## Your goal
Any pictures in the records below should be skipped; write out everything else exactly.

## Data provided
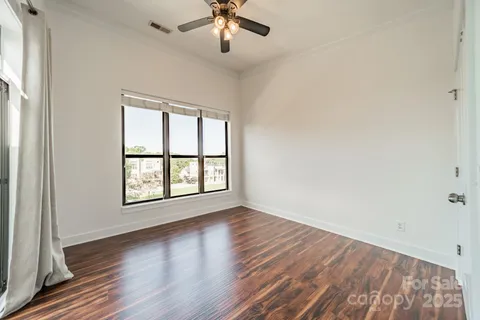 an empty room with wooden floor chandelier fan and windows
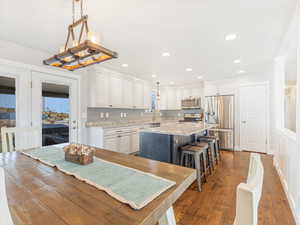 Kitchen featuring white cabinets, pendant lighting, stainless steel appliances, and a kitchen island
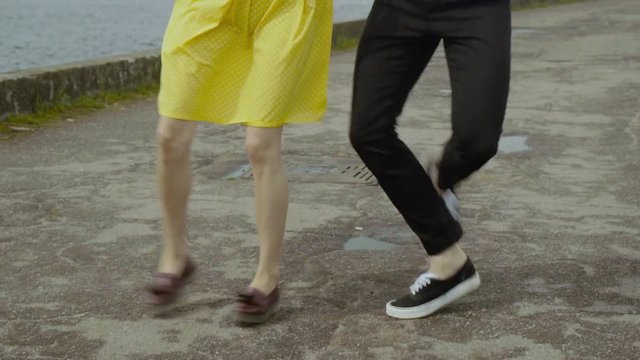 Happy couple dancing quickstep dance at the embankment. Energetic dance
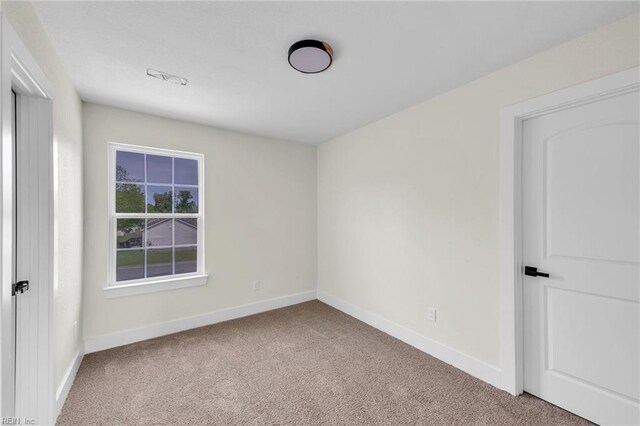 carpeted spare room featuring baseboards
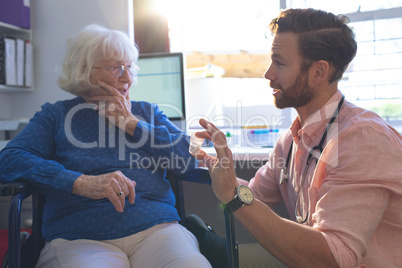 Male doctor talking with senior female patient in clinic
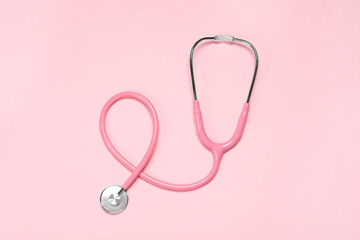 One stethoscope on pink background, top view. Medical tool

## Reply
 an empty room with wooden floor chandelier fan and windows
 Kitchen featuring white cabinets, pendant lighting, stainless steel appliances, and a kitchen island
 Happy couple dancing quickstep dance at the embankment. Energetic dance
 carpeted spare room featuring baseboards
 Male doctor talking with senior female patient in clinic
 One stethoscope on pink background, top view. Medical tool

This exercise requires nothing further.